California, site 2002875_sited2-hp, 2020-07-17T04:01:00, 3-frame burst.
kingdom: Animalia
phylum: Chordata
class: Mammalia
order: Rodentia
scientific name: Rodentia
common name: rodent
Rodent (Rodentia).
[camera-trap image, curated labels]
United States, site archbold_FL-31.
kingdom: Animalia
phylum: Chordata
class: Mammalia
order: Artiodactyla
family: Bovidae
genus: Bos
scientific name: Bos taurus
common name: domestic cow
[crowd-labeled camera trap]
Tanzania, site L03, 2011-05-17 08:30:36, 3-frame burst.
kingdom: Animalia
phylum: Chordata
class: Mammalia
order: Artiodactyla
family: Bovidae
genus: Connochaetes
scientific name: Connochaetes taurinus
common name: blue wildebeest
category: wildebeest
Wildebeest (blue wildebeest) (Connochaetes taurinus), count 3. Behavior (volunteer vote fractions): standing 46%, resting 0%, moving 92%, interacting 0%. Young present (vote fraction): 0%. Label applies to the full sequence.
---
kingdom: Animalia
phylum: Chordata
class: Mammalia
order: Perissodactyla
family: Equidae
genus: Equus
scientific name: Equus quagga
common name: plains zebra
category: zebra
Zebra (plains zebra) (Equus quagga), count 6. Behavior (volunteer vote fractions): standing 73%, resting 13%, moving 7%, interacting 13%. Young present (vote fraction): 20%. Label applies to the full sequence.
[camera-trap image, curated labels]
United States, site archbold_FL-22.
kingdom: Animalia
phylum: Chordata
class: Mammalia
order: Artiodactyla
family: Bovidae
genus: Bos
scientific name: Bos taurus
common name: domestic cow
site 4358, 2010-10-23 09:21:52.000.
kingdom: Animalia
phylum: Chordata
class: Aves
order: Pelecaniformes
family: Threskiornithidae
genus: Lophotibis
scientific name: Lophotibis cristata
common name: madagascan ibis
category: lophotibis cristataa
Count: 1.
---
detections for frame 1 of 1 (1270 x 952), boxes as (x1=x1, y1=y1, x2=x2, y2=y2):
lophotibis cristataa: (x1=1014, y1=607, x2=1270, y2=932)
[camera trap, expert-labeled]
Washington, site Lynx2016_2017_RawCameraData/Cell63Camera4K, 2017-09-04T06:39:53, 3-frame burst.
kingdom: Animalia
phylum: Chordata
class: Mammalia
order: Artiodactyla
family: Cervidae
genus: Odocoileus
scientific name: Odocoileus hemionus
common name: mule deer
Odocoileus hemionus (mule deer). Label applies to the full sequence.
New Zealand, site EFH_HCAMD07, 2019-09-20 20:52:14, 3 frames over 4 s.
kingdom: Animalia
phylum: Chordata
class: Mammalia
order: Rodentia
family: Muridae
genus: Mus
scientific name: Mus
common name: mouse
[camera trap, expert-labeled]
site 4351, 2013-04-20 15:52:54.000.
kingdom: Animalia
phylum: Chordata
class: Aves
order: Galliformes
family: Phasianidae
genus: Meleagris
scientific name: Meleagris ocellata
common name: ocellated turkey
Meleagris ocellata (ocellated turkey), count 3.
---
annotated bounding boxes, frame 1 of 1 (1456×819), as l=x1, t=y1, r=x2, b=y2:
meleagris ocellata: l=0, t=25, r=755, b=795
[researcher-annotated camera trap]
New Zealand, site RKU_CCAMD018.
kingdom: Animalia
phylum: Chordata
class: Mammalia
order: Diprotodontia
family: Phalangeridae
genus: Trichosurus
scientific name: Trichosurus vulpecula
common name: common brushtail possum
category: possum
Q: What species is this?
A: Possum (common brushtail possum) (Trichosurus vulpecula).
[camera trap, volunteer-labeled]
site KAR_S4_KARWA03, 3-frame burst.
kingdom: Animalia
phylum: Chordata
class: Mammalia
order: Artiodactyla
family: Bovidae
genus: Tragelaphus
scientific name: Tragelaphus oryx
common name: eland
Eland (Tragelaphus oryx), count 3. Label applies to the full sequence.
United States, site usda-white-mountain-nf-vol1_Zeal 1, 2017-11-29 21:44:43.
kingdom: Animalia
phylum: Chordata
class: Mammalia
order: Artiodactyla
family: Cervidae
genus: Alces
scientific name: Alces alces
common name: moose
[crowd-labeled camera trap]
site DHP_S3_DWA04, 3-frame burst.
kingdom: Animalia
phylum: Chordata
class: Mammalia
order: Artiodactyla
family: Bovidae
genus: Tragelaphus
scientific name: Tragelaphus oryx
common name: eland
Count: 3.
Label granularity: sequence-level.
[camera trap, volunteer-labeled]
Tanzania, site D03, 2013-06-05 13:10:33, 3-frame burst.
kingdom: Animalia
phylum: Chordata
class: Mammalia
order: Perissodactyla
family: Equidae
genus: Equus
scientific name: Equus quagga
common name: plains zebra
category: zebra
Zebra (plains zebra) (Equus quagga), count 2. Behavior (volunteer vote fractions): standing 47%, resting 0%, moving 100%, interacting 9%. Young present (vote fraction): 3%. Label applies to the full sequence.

## Exercise directions
Reproduce the data above in full. Leave nothing out.

## Answer box
California, site 2002875_sited2-hp, 2020-07-17T04:01:00, 3-frame burst.
kingdom: Animalia
phylum: Chordata
class: Mammalia
order: Rodentia
scientific name: Rodentia
common name: rodent
Rodent (Rodentia).
[camera-trap image, curated labels]
United States, site archbold_FL-31.
kingdom: Animalia
phylum: Chordata
class: Mammalia
order: Artiodactyla
family: Bovidae
genus: Bos
scientific name: Bos taurus
common name: domestic cow
[crowd-labeled camera trap]
Tanzania, site L03, 2011-05-17 08:30:36, 3-frame burst.
kingdom: Animalia
phylum: Chordata
class: Mammalia
order: Artiodactyla
family: Bovidae
genus: Connochaetes
scientific name: Connochaetes taurinus
common name: blue wildebeest
category: wildebeest
Wildebeest (blue wildebeest) (Connochaetes taurinus), count 3. Behavior (volunteer vote fractions): standing 46%, resting 0%, moving 92%, interacting 0%. Young present (vote fraction): 0%. Label applies to the full sequence.
---
kingdom: Animalia
phylum: Chordata
class: Mammalia
order: Perissodactyla
family: Equidae
genus: Equus
scientific name: Equus quagga
common name: plains zebra
category: zebra
Zebra (plains zebra) (Equus quagga), count 6. Behavior (volunteer vote fractions): standing 73%, resting 13%, moving 7%, interacting 13%. Young present (vote fraction): 20%. Label applies to the full sequence.
[camera-trap image, curated labels]
United States, site archbold_FL-22.
kingdom: Animalia
phylum: Chordata
class: Mammalia
order: Artiodactyla
family: Bovidae
genus: Bos
scientific name: Bos taurus
common name: domestic cow
site 4358, 2010-10-23 09:21:52.000.
kingdom: Animalia
phylum: Chordata
class: Aves
order: Pelecaniformes
family: Threskiornithidae
genus: Lophotibis
scientific name: Lophotibis cristata
common name: madagascan ibis
category: lophotibis cristataa
Count: 1.
---
detections for frame 1 of 1 (1270 x 952), boxes as (x1=x1, y1=y1, x2=x2, y2=y2):
lophotibis cristataa: (x1=1014, y1=607, x2=1270, y2=932)
[camera trap, expert-labeled]
Washington, site Lynx2016_2017_RawCameraData/Cell63Camera4K, 2017-09-04T06:39:53, 3-frame burst.
kingdom: Animalia
phylum: Chordata
class: Mammalia
order: Artiodactyla
family: Cervidae
genus: Odocoileus
scientific name: Odocoileus hemionus
common name: mule deer
Odocoileus hemionus (mule deer). Label applies to the full sequence.
New Zealand, site EFH_HCAMD07, 2019-09-20 20:52:14, 3 frames over 4 s.
kingdom: Animalia
phylum: Chordata
class: Mammalia
order: Rodentia
family: Muridae
genus: Mus
scientific name: Mus
common name: mouse
[camera trap, expert-labeled]
site 4351, 2013-04-20 15:52:54.000.
kingdom: Animalia
phylum: Chordata
class: Aves
order: Galliformes
family: Phasianidae
genus: Meleagris
scientific name: Meleagris ocellata
common name: ocellated turkey
Meleagris ocellata (ocellated turkey), count 3.
---
annotated bounding boxes, frame 1 of 1 (1456×819), as l=x1, t=y1, r=x2, b=y2:
meleagris ocellata: l=0, t=25, r=755, b=795
[researcher-annotated camera trap]
New Zealand, site RKU_CCAMD018.
kingdom: Animalia
phylum: Chordata
class: Mammalia
order: Diprotodontia
family: Phalangeridae
genus: Trichosurus
scientific name: Trichosurus vulpecula
common name: common brushtail possum
category: possum
Q: What species is this?
A: Possum (common brushtail possum) (Trichosurus vulpecula).
[camera trap, volunteer-labeled]
site KAR_S4_KARWA03, 3-frame burst.
kingdom: Animalia
phylum: Chordata
class: Mammalia
order: Artiodactyla
family: Bovidae
genus: Tragelaphus
scientific name: Tragelaphus oryx
common name: eland
Eland (Tragelaphus oryx), count 3. Label applies to the full sequence.
United States, site usda-white-mountain-nf-vol1_Zeal 1, 2017-11-29 21:44:43.
kingdom: Animalia
phylum: Chordata
class: Mammalia
order: Artiodactyla
family: Cervidae
genus: Alces
scientific name: Alces alces
common name: moose
[crowd-labeled camera trap]
site DHP_S3_DWA04, 3-frame burst.
kingdom: Animalia
phylum: Chordata
class: Mammalia
order: Artiodactyla
family: Bovidae
genus: Tragelaphus
scientific name: Tragelaphus oryx
common name: eland
Count: 3.
Label granularity: sequence-level.
[camera trap, volunteer-labeled]
Tanzania, site D03, 2013-06-05 13:10:33, 3-frame burst.
kingdom: Animalia
phylum: Chordata
class: Mammalia
order: Perissodactyla
family: Equidae
genus: Equus
scientific name: Equus quagga
common name: plains zebra
category: zebra
Zebra (plains zebra) (Equus quagga), count 2. Behavior (volunteer vote fractions): standing 47%, resting 0%, moving 100%, interacting 9%. Young present (vote fraction): 3%. Label applies to the full sequence.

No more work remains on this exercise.